--- Given passage ---

Papillary thyroid carcinoma (PTC) is the most common thyroid cancer.1 Occult PTC in up to 10% of the general population has been reported.2,3 Metastases were present in about 10% of patients with PTC at the initial diagnosis.1 Synchronous occurrence of two primary malignancies of different origins in head and neck region is infrequent. The incidence of thyroid carcinomas found in patients with primary oral squamous cell carcinoma (OSCC) during neck dissection is about 0.3%–7.5%.3,4 About 49 cases of coexistent head and neck SCC (HNSCC) and PTC have been described in the literature.2 Patients with concurrent metastases in cervical lymph nodes from HNSCC and PTC are even rare. Less than 10 cases were reported.4,5 Hereby, a case of simultaneous metastases of PTC and OSCC in cervical lymph nodes during neck dissection was presented.

--- Exercise data ---

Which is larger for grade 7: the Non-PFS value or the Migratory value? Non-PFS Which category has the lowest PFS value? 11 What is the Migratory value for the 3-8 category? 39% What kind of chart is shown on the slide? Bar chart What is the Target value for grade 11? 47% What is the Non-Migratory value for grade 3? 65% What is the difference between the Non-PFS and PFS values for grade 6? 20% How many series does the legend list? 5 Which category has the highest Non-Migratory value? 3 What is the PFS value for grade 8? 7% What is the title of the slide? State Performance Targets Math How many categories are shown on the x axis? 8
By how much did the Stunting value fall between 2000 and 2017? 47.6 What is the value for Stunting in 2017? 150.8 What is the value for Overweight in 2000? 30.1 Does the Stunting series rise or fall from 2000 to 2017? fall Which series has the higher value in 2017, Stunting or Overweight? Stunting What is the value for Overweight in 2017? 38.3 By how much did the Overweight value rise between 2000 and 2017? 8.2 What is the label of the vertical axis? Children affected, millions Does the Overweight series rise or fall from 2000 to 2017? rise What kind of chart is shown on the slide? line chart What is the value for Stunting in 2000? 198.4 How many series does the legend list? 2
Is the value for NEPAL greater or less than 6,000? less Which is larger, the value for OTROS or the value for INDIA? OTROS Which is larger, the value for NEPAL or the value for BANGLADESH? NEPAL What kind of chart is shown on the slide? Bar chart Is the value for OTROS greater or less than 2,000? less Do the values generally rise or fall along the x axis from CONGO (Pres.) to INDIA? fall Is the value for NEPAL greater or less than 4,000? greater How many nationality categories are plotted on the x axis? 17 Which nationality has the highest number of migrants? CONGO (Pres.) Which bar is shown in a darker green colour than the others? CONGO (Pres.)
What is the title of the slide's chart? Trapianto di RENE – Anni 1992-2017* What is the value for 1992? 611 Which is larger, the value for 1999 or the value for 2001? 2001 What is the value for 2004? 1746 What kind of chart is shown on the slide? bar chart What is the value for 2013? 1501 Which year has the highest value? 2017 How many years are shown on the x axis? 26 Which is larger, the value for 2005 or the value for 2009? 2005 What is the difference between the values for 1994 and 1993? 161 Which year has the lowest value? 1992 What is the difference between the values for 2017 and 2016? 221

---

**What you will do:**
1. From the thyroid carcinoma passage, return the part that opens with the words containing "Papillary thyroid carcinoma" and closes with "dissection was presented.".
2. List every abbreviation that the thyroid carcinoma passage introduces in parentheses, with the term each one stands for.
The data is not needed for either task.

**Solution set:**
1.
Papillary thyroid carcinoma (PTC) is the most common thyroid cancer.1 Occult PTC in up to 10% of the general population has been reported.2,3 Metastases were present in about 10% of patients with PTC at the initial diagnosis.1 Synchronous occurrence of two primary malignancies of different origins in head and neck region is infrequent. The incidence of thyroid carcinomas found in patients with primary oral squamous cell carcinoma (OSCC) during neck dissection is about 0.3%–7.5%.3,4 About 49 cases of coexistent head and neck SCC (HNSCC) and PTC have been described in the literature.2 Patients with concurrent metastases in cervical lymph nodes from HNSCC and PTC are even rare. Less than 10 cases were reported.4,5 Hereby, a case of simultaneous metastases of PTC and OSCC in cervical lymph nodes during neck dissection was presented.

2.
PTC: papillary thyroid carcinoma
OSCC: oral squamous cell carcinoma
HNSCC: head and neck SCC